Not only is Susan Mallery a prolific writer, but she is an intelligent, funny and very motivating speaker. She gave lots of great advice during her presentation and considering her success, I intend to follow it. Possibly the most important thing she said is this: “It is in your hands, in your power to achieve this. You just have to do the work.” In other words, if you want to be successful you have to write. Having a thousand followers on twitter is great, but are you writing your pages? Lunch with your writer friends can be good for you, but did you get your pages written? Polishing chapter one is necessary, but first write some pages.

I’m reading my autographed copy of Susan’s book Only His right now, and I can see why she is such a successful writer. Just as she is in person, Susan’s writing is intelligent, funny and engaging, and I have to tear myself away to write my pages. I think however that Susan will understand if I read slowly, because I’m taking her advice.

I’m off to write, then write and write some more. And what about you? Have you written your pages today?

Although my WIP is contemporary women’s fiction with a romantic element, my recent reading binge has been historical fiction…and of course, The Help. But not too long ago, I responded to a blog post by Sue Grimshaw, Editor at Random House, on her blog Romance at Random. She sent me a copy of Debra Dixon’s steamy Loveswept novel, Tall, Dark & Lonesome, a western romance, and the first book I’ve read on my Kindle.

So I happily switched gears and as I clicked through the pages I found myself in familiar territory…Wyoming. Some of you may know that this Los Angeles South Bay beach girl spent six years living in central Wyoming with my hunky husband, Paul, and our three sons. After three years back in Los Angeles, driving through the chaos on the 405 Freeway and Pacific Coast Highway and living in the concrete and asphalt of the city, an escape to the peace and open space of Wyoming was just what I needed.

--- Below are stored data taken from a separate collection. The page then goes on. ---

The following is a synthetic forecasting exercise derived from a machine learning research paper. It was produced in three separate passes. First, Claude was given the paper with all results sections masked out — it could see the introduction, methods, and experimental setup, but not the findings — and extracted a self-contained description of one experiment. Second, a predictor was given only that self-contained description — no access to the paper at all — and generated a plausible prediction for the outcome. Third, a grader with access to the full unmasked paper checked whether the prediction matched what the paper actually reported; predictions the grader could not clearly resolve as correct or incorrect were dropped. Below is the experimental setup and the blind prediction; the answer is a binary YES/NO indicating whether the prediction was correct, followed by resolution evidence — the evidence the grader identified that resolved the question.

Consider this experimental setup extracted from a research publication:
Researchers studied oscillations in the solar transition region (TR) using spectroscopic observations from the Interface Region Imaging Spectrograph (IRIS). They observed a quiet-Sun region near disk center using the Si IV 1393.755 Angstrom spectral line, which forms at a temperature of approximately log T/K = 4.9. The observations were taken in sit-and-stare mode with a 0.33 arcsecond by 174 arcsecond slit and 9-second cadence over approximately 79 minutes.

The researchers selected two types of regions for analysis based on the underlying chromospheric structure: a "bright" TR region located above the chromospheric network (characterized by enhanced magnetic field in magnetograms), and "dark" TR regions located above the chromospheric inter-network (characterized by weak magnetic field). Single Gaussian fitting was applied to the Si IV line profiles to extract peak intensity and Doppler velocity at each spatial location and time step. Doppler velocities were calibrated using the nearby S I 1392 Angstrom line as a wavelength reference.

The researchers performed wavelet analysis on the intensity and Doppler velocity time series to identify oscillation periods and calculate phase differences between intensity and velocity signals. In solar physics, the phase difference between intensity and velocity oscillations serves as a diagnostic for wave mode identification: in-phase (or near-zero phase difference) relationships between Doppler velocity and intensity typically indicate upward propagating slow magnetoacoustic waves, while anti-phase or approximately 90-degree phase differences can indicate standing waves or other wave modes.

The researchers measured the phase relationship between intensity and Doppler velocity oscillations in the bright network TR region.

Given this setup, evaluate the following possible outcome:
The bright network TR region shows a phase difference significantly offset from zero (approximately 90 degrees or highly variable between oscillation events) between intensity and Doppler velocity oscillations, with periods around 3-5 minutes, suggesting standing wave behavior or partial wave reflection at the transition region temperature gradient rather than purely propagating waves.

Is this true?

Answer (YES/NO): NO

As a writer when I read I’m always looking for something to learn. I’m looking for dialogue that flows, plots and subplots and description that gives me enough, without slowing down the story. In Tall, Dark & Lonesome I found myself lost in the setting. Debra Dixon wove a heated love story into the seductive backdrop of the Wyoming landscape and lifestyle.

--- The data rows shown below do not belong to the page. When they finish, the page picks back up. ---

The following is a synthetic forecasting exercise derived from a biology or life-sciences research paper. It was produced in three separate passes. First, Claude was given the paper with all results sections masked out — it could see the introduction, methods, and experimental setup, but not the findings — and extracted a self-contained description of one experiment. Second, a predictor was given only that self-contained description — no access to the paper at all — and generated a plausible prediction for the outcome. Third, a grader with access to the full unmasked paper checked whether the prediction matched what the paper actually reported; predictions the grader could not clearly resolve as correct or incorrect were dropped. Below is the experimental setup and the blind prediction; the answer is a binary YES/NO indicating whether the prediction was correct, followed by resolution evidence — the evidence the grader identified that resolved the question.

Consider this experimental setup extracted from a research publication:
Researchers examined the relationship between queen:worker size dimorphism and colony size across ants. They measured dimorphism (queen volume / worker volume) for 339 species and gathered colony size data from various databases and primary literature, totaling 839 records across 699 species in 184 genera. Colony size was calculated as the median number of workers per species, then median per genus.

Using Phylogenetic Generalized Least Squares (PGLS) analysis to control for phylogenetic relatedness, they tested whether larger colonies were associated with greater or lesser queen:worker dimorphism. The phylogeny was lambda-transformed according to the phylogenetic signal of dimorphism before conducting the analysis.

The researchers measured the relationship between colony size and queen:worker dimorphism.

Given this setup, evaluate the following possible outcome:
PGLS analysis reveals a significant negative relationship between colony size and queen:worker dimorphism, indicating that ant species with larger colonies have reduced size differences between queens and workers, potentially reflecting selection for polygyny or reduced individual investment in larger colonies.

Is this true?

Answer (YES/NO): NO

While living in Wyoming, the closest I ever came to experiencing a cattle drive was stopping our car to watch one cross the highway in front of us in Pinedale, Wyoming. This is also the closest that we ever came to an actual “traffic jam” while we lived there. After reading Tall, Dark & Lonesome I felt like I had experienced the cattle drive with the heroine, Nikki Devlin, and sexy, rancher Zach Weston. I could just see Zach sitting on his horse silhouetted by the brilliant Wyoming sunset and tipping his Stetson to me before he rode off to…well wherever sexy cowboys ride off to.

Debra Dixon’s book has me thinking about the setting of my own book. How important is it to the plot? Will my reader feel like she is running along the South Bay coastline with my heroine? Will she feel the history of the old buildings? How do I get the reader there without ‘over’ describing? I can smell the sagebrush and hear the sexy drawl in Zach Weston’s voice…

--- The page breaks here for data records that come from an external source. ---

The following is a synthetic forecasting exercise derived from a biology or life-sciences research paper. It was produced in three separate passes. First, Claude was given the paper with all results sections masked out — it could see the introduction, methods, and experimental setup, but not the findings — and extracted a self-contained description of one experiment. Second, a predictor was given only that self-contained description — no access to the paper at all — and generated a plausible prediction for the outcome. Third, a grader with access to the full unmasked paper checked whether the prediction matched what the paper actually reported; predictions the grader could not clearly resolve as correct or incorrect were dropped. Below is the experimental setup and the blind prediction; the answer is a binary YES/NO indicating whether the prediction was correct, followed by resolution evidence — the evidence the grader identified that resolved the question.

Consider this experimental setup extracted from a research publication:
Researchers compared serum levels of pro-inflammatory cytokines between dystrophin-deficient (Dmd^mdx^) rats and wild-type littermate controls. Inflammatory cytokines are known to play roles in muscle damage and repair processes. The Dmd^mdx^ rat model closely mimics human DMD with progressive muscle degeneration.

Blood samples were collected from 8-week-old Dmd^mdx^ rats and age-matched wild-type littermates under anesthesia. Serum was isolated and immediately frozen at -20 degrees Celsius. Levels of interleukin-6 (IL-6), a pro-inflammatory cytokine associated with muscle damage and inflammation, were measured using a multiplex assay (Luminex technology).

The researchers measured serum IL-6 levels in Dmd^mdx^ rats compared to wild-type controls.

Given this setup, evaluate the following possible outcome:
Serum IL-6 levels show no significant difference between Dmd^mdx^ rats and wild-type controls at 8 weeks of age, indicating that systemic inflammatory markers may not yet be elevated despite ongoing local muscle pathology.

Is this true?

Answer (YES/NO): YES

What books have made you think of setting? How important is setting in the book you’re writing? How do you put your reader where your heroine lives?

It’s Friday, the day when we take off our writer’s caps and put on our reader’s caps in order to gush about an author or a book. And I was prepared to do just that with the book I was reading until the final sex scene blew it all to hell.

I’ll spare you the details, mostly because I know we all have different preferences when it comes to bedroom activities. But what I would like to know is how often you—as a reader—are icked out by a sex scene in a romance novel and if it’s something you can get over quickly or if it ruins the book for you?

Me? This time? It ruined the book. I was left staring at the page, feeling oddly betrayed by two people I thought I knew so well. (Ridiculous, I know.) I mean, would I dump a friend because she shared with me that she and her partner have done the very same thing? Of course not. Each to his and her own. You know? So why am I annoyed by two “people” I’ll never meet? And for God’s sake what does that say about me as a writer? Would I really censor my characters’ intimate moments because it makes ME feel uncomfortable? (Apparently, yes I would, because just thinking about writing said scene makes me feel, well, icky.)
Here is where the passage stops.